Tasks to complete:
(1) Answer these questions from the Mars research text:
(a) Who actually does the science, rather than the robot?
(b) Within what radius around a base does a human pick up 1kg rocks?
(c) What is usually desired instead of diversity of samples?
(2) From the Mars research text, quote the stretch from "As for diversity" through "around his base.".
(3) Write what comes next in the Mars research text, picking up after its final sentence.

Study text:
● ● ● ●
I think you misunderstand the problem. The robot isn't actually doing the science, it is done by investigators competing for missions, time, priority, and funding. The Curiosity situation is, that it is a small, limited, and very slow laboratory with researchers from all over the world elbowing for a chance to conduct research. 10 year projects are not going to get funded, and few investigators are in a career situation that allows for such a lengthy and costly project. The hardware may last 10 years on mars, however all the conventions of any other lab on earth still apply.

As for diversity of samples, dozens of robots picking up hundreds of 1mg samples from different locations on the globe provides better statistical value that a human picking up 1kg rocks in a 10km radius around his base.

Not necessarily. It’s usually not diversity that is desired but replication. You can email a technician to go out, pick up some of sample type x, y, and we would also like to experiment with z if you see any. Experience can make this very quick work for a person, as in done before noon. It would take dozens of robots in that same 10km radius to get similar results. Research is full of those nuances that robots can’t yet do. Take a geologist to a site and within a few minutes they can determine all the points of interest, the most valuable samples, determine how the geology came to be, quickly turn over a few rocks, break away some layers, do a quick rappel if needed, while it would take a robot months to do the same.
● ● ● ●
Collected material:
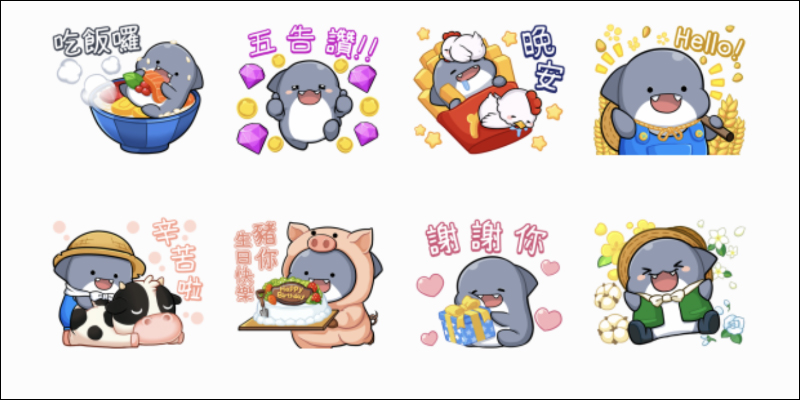 LINE 免費貼圖整理：掰掰啾啾、Ｑ版邰哥、法鬥白泡泡等 21 款 LINE 貼圖免費下載 - 電腦王阿達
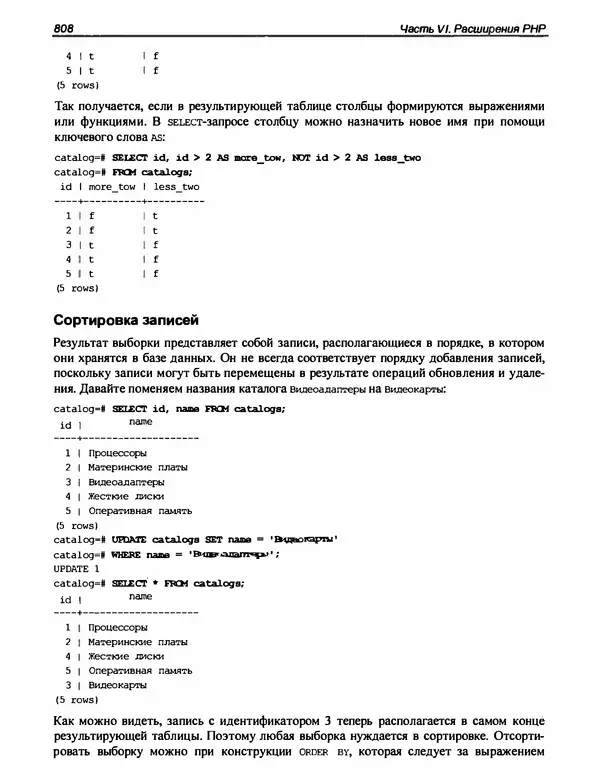 Игорь Симдянов - PHP 8 - Страница № 809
● ● ● ●
Task-by-task answers:
(1)
(a) Investigators competing for missions, time, priority, and funding.
(b) A 10km radius.
(c) Replication.

(2)
As for diversity of samples, dozens of robots picking up hundreds of 1mg samples from different locations on the globe provides better statistical value that a human picking up 1kg rocks in a 10km radius around his base.

(3)
Take a look at this.

http://youtu.be/RBK7hmOR9_g?t=12m55s

Completely irrelevant. Given the cost, you would only send state of the art equipment on such an important mission, whether it's teleoperated or manned. Not sure what your point is...

The point is that state of the art lab equipment is extremely massive, requires a lot of power, has a huge volume, is unreliable, and is prohibitively expensive. This is why everything on the rovers is developed mission specific. Technology developed for space often fills niches back home. Lab equipment for mars, if produced in quantity to lower unit costs, meets all the requirements desired by labs all over the planet (and beyond), and would make a lab on mars much more affordable.